The actual driving experience is also very different, although subtly so. The car sounds the same — that is to say, magnificent — and you still know you are at the helm of a long two-seater super-sports car. This DB9’s responses are smooth, accurate, progressive: it is a relaxing car to drive slowly through traffic, especially when you hit the D button for fully-automatic mode. It heads into corners with gentle determination, or with gusto when you push it, although at speed you are more aware that this is quite a heavy car, despite the admirable flatness of the suspension. What is new is the suppleness to both ride and handling: there is no crashing of suspension, no unnecessarily sudden responses. It makes for a far more satisfying and relaxing experience.

The engine wails mellifluously when you accelerate, and this, combined with the looks which are as striking today as on the previous model, means it scores highly on the head-turn-o-meter I use while driving among tourists in central London. (Most accurately measured by the scientific measurement of cp/h, or cellphone pictures per hour.)

The Aston also has two back seats, although you need very understanding children if you are planning to sit them there (adults won’t fit) and they are best suited to Hermès and Chanel bags, including the larger sizes.

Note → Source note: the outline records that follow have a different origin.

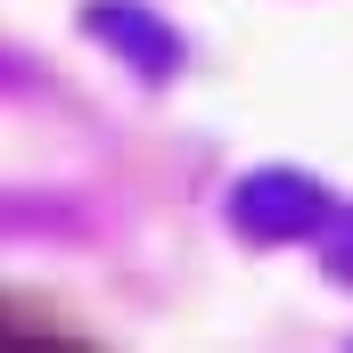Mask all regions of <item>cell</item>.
Returning <instances> with one entry per match:
<instances>
[{"instance_id": "6da1fadb", "label": "cell", "mask_w": 353, "mask_h": 353, "mask_svg": "<svg viewBox=\"0 0 353 353\" xmlns=\"http://www.w3.org/2000/svg\"><path fill=\"white\" fill-rule=\"evenodd\" d=\"M321 189L296 173H255L247 189H239V222L255 230V239H288V230H321Z\"/></svg>"}, {"instance_id": "7a4b0ae2", "label": "cell", "mask_w": 353, "mask_h": 353, "mask_svg": "<svg viewBox=\"0 0 353 353\" xmlns=\"http://www.w3.org/2000/svg\"><path fill=\"white\" fill-rule=\"evenodd\" d=\"M90 33H99V41H115L140 74H165V66H173V33H165V25H148V17H140V8H123V0L90 8Z\"/></svg>"}, {"instance_id": "3957f363", "label": "cell", "mask_w": 353, "mask_h": 353, "mask_svg": "<svg viewBox=\"0 0 353 353\" xmlns=\"http://www.w3.org/2000/svg\"><path fill=\"white\" fill-rule=\"evenodd\" d=\"M329 263H337V271H353V230L337 239V247H329Z\"/></svg>"}]
</instances>
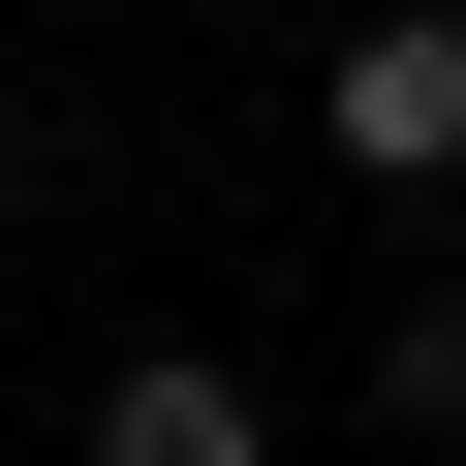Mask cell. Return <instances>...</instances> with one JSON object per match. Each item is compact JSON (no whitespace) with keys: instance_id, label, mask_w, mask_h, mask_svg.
<instances>
[{"instance_id":"1","label":"cell","mask_w":466,"mask_h":466,"mask_svg":"<svg viewBox=\"0 0 466 466\" xmlns=\"http://www.w3.org/2000/svg\"><path fill=\"white\" fill-rule=\"evenodd\" d=\"M311 156H342V187H466V0H404V32L311 63Z\"/></svg>"},{"instance_id":"2","label":"cell","mask_w":466,"mask_h":466,"mask_svg":"<svg viewBox=\"0 0 466 466\" xmlns=\"http://www.w3.org/2000/svg\"><path fill=\"white\" fill-rule=\"evenodd\" d=\"M94 466H280V373L249 342H125L94 373Z\"/></svg>"},{"instance_id":"3","label":"cell","mask_w":466,"mask_h":466,"mask_svg":"<svg viewBox=\"0 0 466 466\" xmlns=\"http://www.w3.org/2000/svg\"><path fill=\"white\" fill-rule=\"evenodd\" d=\"M373 404H404V435L466 466V249H435V280H373Z\"/></svg>"},{"instance_id":"4","label":"cell","mask_w":466,"mask_h":466,"mask_svg":"<svg viewBox=\"0 0 466 466\" xmlns=\"http://www.w3.org/2000/svg\"><path fill=\"white\" fill-rule=\"evenodd\" d=\"M32 187H63V125H32V94H0V218H32Z\"/></svg>"}]
</instances>
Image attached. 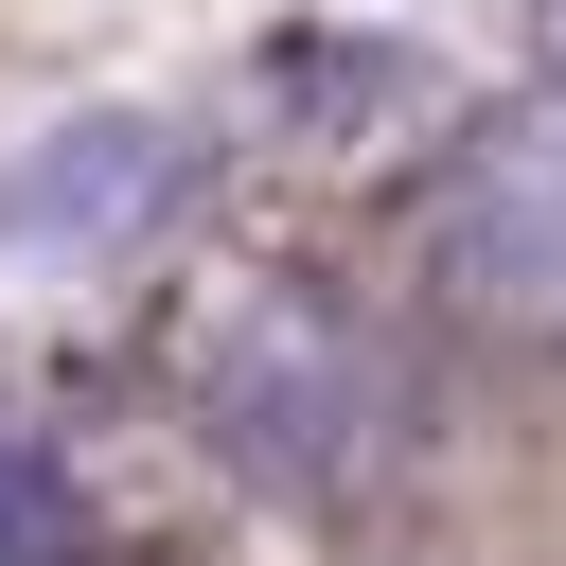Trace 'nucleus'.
I'll list each match as a JSON object with an SVG mask.
<instances>
[{"label":"nucleus","mask_w":566,"mask_h":566,"mask_svg":"<svg viewBox=\"0 0 566 566\" xmlns=\"http://www.w3.org/2000/svg\"><path fill=\"white\" fill-rule=\"evenodd\" d=\"M159 389L195 407L212 460H248L301 513H336L407 460V354L301 265H195L159 301Z\"/></svg>","instance_id":"f257e3e1"},{"label":"nucleus","mask_w":566,"mask_h":566,"mask_svg":"<svg viewBox=\"0 0 566 566\" xmlns=\"http://www.w3.org/2000/svg\"><path fill=\"white\" fill-rule=\"evenodd\" d=\"M424 301L495 354H566V88L495 106L442 177H424Z\"/></svg>","instance_id":"f03ea898"},{"label":"nucleus","mask_w":566,"mask_h":566,"mask_svg":"<svg viewBox=\"0 0 566 566\" xmlns=\"http://www.w3.org/2000/svg\"><path fill=\"white\" fill-rule=\"evenodd\" d=\"M177 212H195V124L177 106H88V124L18 142V177H0L18 265H142Z\"/></svg>","instance_id":"7ed1b4c3"}]
</instances>
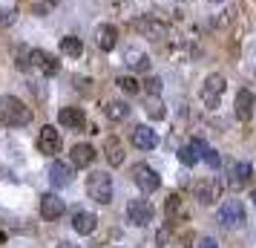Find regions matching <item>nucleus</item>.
Wrapping results in <instances>:
<instances>
[{
	"label": "nucleus",
	"mask_w": 256,
	"mask_h": 248,
	"mask_svg": "<svg viewBox=\"0 0 256 248\" xmlns=\"http://www.w3.org/2000/svg\"><path fill=\"white\" fill-rule=\"evenodd\" d=\"M0 121H3L6 127H24V124L32 121V110H29L20 98L3 95V98H0Z\"/></svg>",
	"instance_id": "obj_1"
},
{
	"label": "nucleus",
	"mask_w": 256,
	"mask_h": 248,
	"mask_svg": "<svg viewBox=\"0 0 256 248\" xmlns=\"http://www.w3.org/2000/svg\"><path fill=\"white\" fill-rule=\"evenodd\" d=\"M86 193L90 199H95L98 205H110L112 202V176L104 170H92L86 176Z\"/></svg>",
	"instance_id": "obj_2"
},
{
	"label": "nucleus",
	"mask_w": 256,
	"mask_h": 248,
	"mask_svg": "<svg viewBox=\"0 0 256 248\" xmlns=\"http://www.w3.org/2000/svg\"><path fill=\"white\" fill-rule=\"evenodd\" d=\"M219 222L228 225V228H244V225H248V211H244V205H242L239 199L222 202V208H219Z\"/></svg>",
	"instance_id": "obj_3"
},
{
	"label": "nucleus",
	"mask_w": 256,
	"mask_h": 248,
	"mask_svg": "<svg viewBox=\"0 0 256 248\" xmlns=\"http://www.w3.org/2000/svg\"><path fill=\"white\" fill-rule=\"evenodd\" d=\"M132 182L138 185L141 193H156V190L162 188V176H158L150 165H144V162L132 167Z\"/></svg>",
	"instance_id": "obj_4"
},
{
	"label": "nucleus",
	"mask_w": 256,
	"mask_h": 248,
	"mask_svg": "<svg viewBox=\"0 0 256 248\" xmlns=\"http://www.w3.org/2000/svg\"><path fill=\"white\" fill-rule=\"evenodd\" d=\"M127 219L136 228H144V225L152 222V205L147 199H132L127 205Z\"/></svg>",
	"instance_id": "obj_5"
},
{
	"label": "nucleus",
	"mask_w": 256,
	"mask_h": 248,
	"mask_svg": "<svg viewBox=\"0 0 256 248\" xmlns=\"http://www.w3.org/2000/svg\"><path fill=\"white\" fill-rule=\"evenodd\" d=\"M224 87H228L224 75H219V72L208 75V81H204V90H202V98H204V104H208V107H219V98H222V93H224Z\"/></svg>",
	"instance_id": "obj_6"
},
{
	"label": "nucleus",
	"mask_w": 256,
	"mask_h": 248,
	"mask_svg": "<svg viewBox=\"0 0 256 248\" xmlns=\"http://www.w3.org/2000/svg\"><path fill=\"white\" fill-rule=\"evenodd\" d=\"M64 213H66V205H64V199H60L58 193H44V196H40V216H44L46 222L60 219Z\"/></svg>",
	"instance_id": "obj_7"
},
{
	"label": "nucleus",
	"mask_w": 256,
	"mask_h": 248,
	"mask_svg": "<svg viewBox=\"0 0 256 248\" xmlns=\"http://www.w3.org/2000/svg\"><path fill=\"white\" fill-rule=\"evenodd\" d=\"M254 104H256L254 93H250V90H239V93H236V101H233L236 118H239V121H250V118H254Z\"/></svg>",
	"instance_id": "obj_8"
},
{
	"label": "nucleus",
	"mask_w": 256,
	"mask_h": 248,
	"mask_svg": "<svg viewBox=\"0 0 256 248\" xmlns=\"http://www.w3.org/2000/svg\"><path fill=\"white\" fill-rule=\"evenodd\" d=\"M58 121H60V127H66V130H84L86 127V116H84L81 107H64L58 113Z\"/></svg>",
	"instance_id": "obj_9"
},
{
	"label": "nucleus",
	"mask_w": 256,
	"mask_h": 248,
	"mask_svg": "<svg viewBox=\"0 0 256 248\" xmlns=\"http://www.w3.org/2000/svg\"><path fill=\"white\" fill-rule=\"evenodd\" d=\"M38 150L40 153H46V156H55V153H60V136H58V130L55 127H44L40 130V136H38Z\"/></svg>",
	"instance_id": "obj_10"
},
{
	"label": "nucleus",
	"mask_w": 256,
	"mask_h": 248,
	"mask_svg": "<svg viewBox=\"0 0 256 248\" xmlns=\"http://www.w3.org/2000/svg\"><path fill=\"white\" fill-rule=\"evenodd\" d=\"M132 144H136L138 150H152V147L158 144V136H156V130H152V127L138 124V127L132 130Z\"/></svg>",
	"instance_id": "obj_11"
},
{
	"label": "nucleus",
	"mask_w": 256,
	"mask_h": 248,
	"mask_svg": "<svg viewBox=\"0 0 256 248\" xmlns=\"http://www.w3.org/2000/svg\"><path fill=\"white\" fill-rule=\"evenodd\" d=\"M72 228H75L81 236L92 234L95 228H98V216L90 213V211H75V213H72Z\"/></svg>",
	"instance_id": "obj_12"
},
{
	"label": "nucleus",
	"mask_w": 256,
	"mask_h": 248,
	"mask_svg": "<svg viewBox=\"0 0 256 248\" xmlns=\"http://www.w3.org/2000/svg\"><path fill=\"white\" fill-rule=\"evenodd\" d=\"M95 44H98V49H104V52H112L116 44H118V29L112 24L98 26V32H95Z\"/></svg>",
	"instance_id": "obj_13"
},
{
	"label": "nucleus",
	"mask_w": 256,
	"mask_h": 248,
	"mask_svg": "<svg viewBox=\"0 0 256 248\" xmlns=\"http://www.w3.org/2000/svg\"><path fill=\"white\" fill-rule=\"evenodd\" d=\"M49 182L55 188H66L72 182V167L66 162H52V167H49Z\"/></svg>",
	"instance_id": "obj_14"
},
{
	"label": "nucleus",
	"mask_w": 256,
	"mask_h": 248,
	"mask_svg": "<svg viewBox=\"0 0 256 248\" xmlns=\"http://www.w3.org/2000/svg\"><path fill=\"white\" fill-rule=\"evenodd\" d=\"M196 199L202 202V205H213V202L219 199V185H216V179L198 182L196 185Z\"/></svg>",
	"instance_id": "obj_15"
},
{
	"label": "nucleus",
	"mask_w": 256,
	"mask_h": 248,
	"mask_svg": "<svg viewBox=\"0 0 256 248\" xmlns=\"http://www.w3.org/2000/svg\"><path fill=\"white\" fill-rule=\"evenodd\" d=\"M72 167H90L95 162V150H92V144H75L72 147Z\"/></svg>",
	"instance_id": "obj_16"
},
{
	"label": "nucleus",
	"mask_w": 256,
	"mask_h": 248,
	"mask_svg": "<svg viewBox=\"0 0 256 248\" xmlns=\"http://www.w3.org/2000/svg\"><path fill=\"white\" fill-rule=\"evenodd\" d=\"M138 29L144 32L147 38H152V41H158V38H164L167 35V26L162 24V21H156L152 15H147V18H141L138 21Z\"/></svg>",
	"instance_id": "obj_17"
},
{
	"label": "nucleus",
	"mask_w": 256,
	"mask_h": 248,
	"mask_svg": "<svg viewBox=\"0 0 256 248\" xmlns=\"http://www.w3.org/2000/svg\"><path fill=\"white\" fill-rule=\"evenodd\" d=\"M104 150H106V162L112 167H118L121 162H124V144H121V139H116V136H110L104 142Z\"/></svg>",
	"instance_id": "obj_18"
},
{
	"label": "nucleus",
	"mask_w": 256,
	"mask_h": 248,
	"mask_svg": "<svg viewBox=\"0 0 256 248\" xmlns=\"http://www.w3.org/2000/svg\"><path fill=\"white\" fill-rule=\"evenodd\" d=\"M104 113L112 118V121H124V118L130 116V104L127 101H110V104L104 107Z\"/></svg>",
	"instance_id": "obj_19"
},
{
	"label": "nucleus",
	"mask_w": 256,
	"mask_h": 248,
	"mask_svg": "<svg viewBox=\"0 0 256 248\" xmlns=\"http://www.w3.org/2000/svg\"><path fill=\"white\" fill-rule=\"evenodd\" d=\"M60 52H64V55H70V58H81L84 44L75 35H66L64 41H60Z\"/></svg>",
	"instance_id": "obj_20"
},
{
	"label": "nucleus",
	"mask_w": 256,
	"mask_h": 248,
	"mask_svg": "<svg viewBox=\"0 0 256 248\" xmlns=\"http://www.w3.org/2000/svg\"><path fill=\"white\" fill-rule=\"evenodd\" d=\"M250 173H254V167L248 165V162H236V165H233V179H230V185H244V182L250 179Z\"/></svg>",
	"instance_id": "obj_21"
},
{
	"label": "nucleus",
	"mask_w": 256,
	"mask_h": 248,
	"mask_svg": "<svg viewBox=\"0 0 256 248\" xmlns=\"http://www.w3.org/2000/svg\"><path fill=\"white\" fill-rule=\"evenodd\" d=\"M178 162H182L184 167H193V165L198 162V153H196V147H193V144H184V147L178 150Z\"/></svg>",
	"instance_id": "obj_22"
},
{
	"label": "nucleus",
	"mask_w": 256,
	"mask_h": 248,
	"mask_svg": "<svg viewBox=\"0 0 256 248\" xmlns=\"http://www.w3.org/2000/svg\"><path fill=\"white\" fill-rule=\"evenodd\" d=\"M118 87H121L124 93H130V95H136V93L141 90V84L136 81L132 75H121V78H118Z\"/></svg>",
	"instance_id": "obj_23"
},
{
	"label": "nucleus",
	"mask_w": 256,
	"mask_h": 248,
	"mask_svg": "<svg viewBox=\"0 0 256 248\" xmlns=\"http://www.w3.org/2000/svg\"><path fill=\"white\" fill-rule=\"evenodd\" d=\"M144 90L152 95V98H158L162 95V90H164V84H162V78H156V75H150L147 81H144Z\"/></svg>",
	"instance_id": "obj_24"
},
{
	"label": "nucleus",
	"mask_w": 256,
	"mask_h": 248,
	"mask_svg": "<svg viewBox=\"0 0 256 248\" xmlns=\"http://www.w3.org/2000/svg\"><path fill=\"white\" fill-rule=\"evenodd\" d=\"M58 70H60L58 58H55V55H49V52H46V61H44V67H40V72H44V75H58Z\"/></svg>",
	"instance_id": "obj_25"
},
{
	"label": "nucleus",
	"mask_w": 256,
	"mask_h": 248,
	"mask_svg": "<svg viewBox=\"0 0 256 248\" xmlns=\"http://www.w3.org/2000/svg\"><path fill=\"white\" fill-rule=\"evenodd\" d=\"M130 67L138 70V72H147L150 70V58L147 55H130Z\"/></svg>",
	"instance_id": "obj_26"
},
{
	"label": "nucleus",
	"mask_w": 256,
	"mask_h": 248,
	"mask_svg": "<svg viewBox=\"0 0 256 248\" xmlns=\"http://www.w3.org/2000/svg\"><path fill=\"white\" fill-rule=\"evenodd\" d=\"M202 159H204V162H208V165L213 167V170H216V167L222 165L219 153H216V150H213V147H204V150H202Z\"/></svg>",
	"instance_id": "obj_27"
},
{
	"label": "nucleus",
	"mask_w": 256,
	"mask_h": 248,
	"mask_svg": "<svg viewBox=\"0 0 256 248\" xmlns=\"http://www.w3.org/2000/svg\"><path fill=\"white\" fill-rule=\"evenodd\" d=\"M147 116H150V118H164V104L158 101V98L147 104Z\"/></svg>",
	"instance_id": "obj_28"
},
{
	"label": "nucleus",
	"mask_w": 256,
	"mask_h": 248,
	"mask_svg": "<svg viewBox=\"0 0 256 248\" xmlns=\"http://www.w3.org/2000/svg\"><path fill=\"white\" fill-rule=\"evenodd\" d=\"M178 205H182V196H178V193H173V196L167 199V205H164V208H167V216H173V213L178 211Z\"/></svg>",
	"instance_id": "obj_29"
},
{
	"label": "nucleus",
	"mask_w": 256,
	"mask_h": 248,
	"mask_svg": "<svg viewBox=\"0 0 256 248\" xmlns=\"http://www.w3.org/2000/svg\"><path fill=\"white\" fill-rule=\"evenodd\" d=\"M196 248H219V242H216L213 236H202V239H198V245H196Z\"/></svg>",
	"instance_id": "obj_30"
},
{
	"label": "nucleus",
	"mask_w": 256,
	"mask_h": 248,
	"mask_svg": "<svg viewBox=\"0 0 256 248\" xmlns=\"http://www.w3.org/2000/svg\"><path fill=\"white\" fill-rule=\"evenodd\" d=\"M60 248H75V245H70V242H60Z\"/></svg>",
	"instance_id": "obj_31"
},
{
	"label": "nucleus",
	"mask_w": 256,
	"mask_h": 248,
	"mask_svg": "<svg viewBox=\"0 0 256 248\" xmlns=\"http://www.w3.org/2000/svg\"><path fill=\"white\" fill-rule=\"evenodd\" d=\"M250 199H254V205H256V190H254V193H250Z\"/></svg>",
	"instance_id": "obj_32"
},
{
	"label": "nucleus",
	"mask_w": 256,
	"mask_h": 248,
	"mask_svg": "<svg viewBox=\"0 0 256 248\" xmlns=\"http://www.w3.org/2000/svg\"><path fill=\"white\" fill-rule=\"evenodd\" d=\"M49 3H58V0H49Z\"/></svg>",
	"instance_id": "obj_33"
}]
</instances>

It seems almost all the niggles of the previous DB9 have been ironed out in this new model, although I should mention one factor that will be of concern to a minority of readers. The acceleration is fast, true and smooth, as a V12’s should be: but the car lacks the ultimate punch of today’s latest cars of this price, most of which would leave the Aston behind on cross-country blast (I am thinking in particular of the Ferrari California and Mercedes SL63 AMG). This may only make a difference of mere minutes to a journey, but it also means that an overtaking manoeuvre that is accomplished easily by those other cars might be tight in the Aston: and that’s not necessarily what you might expect from a car with an Aston Martin badge and a V12 engine and a price tag to match.

If that doesn’t worry you — and in most places, you won’t be able to use the car’s full power in any case — then the new DB9 Volante is as beautiful as it gets, and now refined, sophisticated and modern to go with it.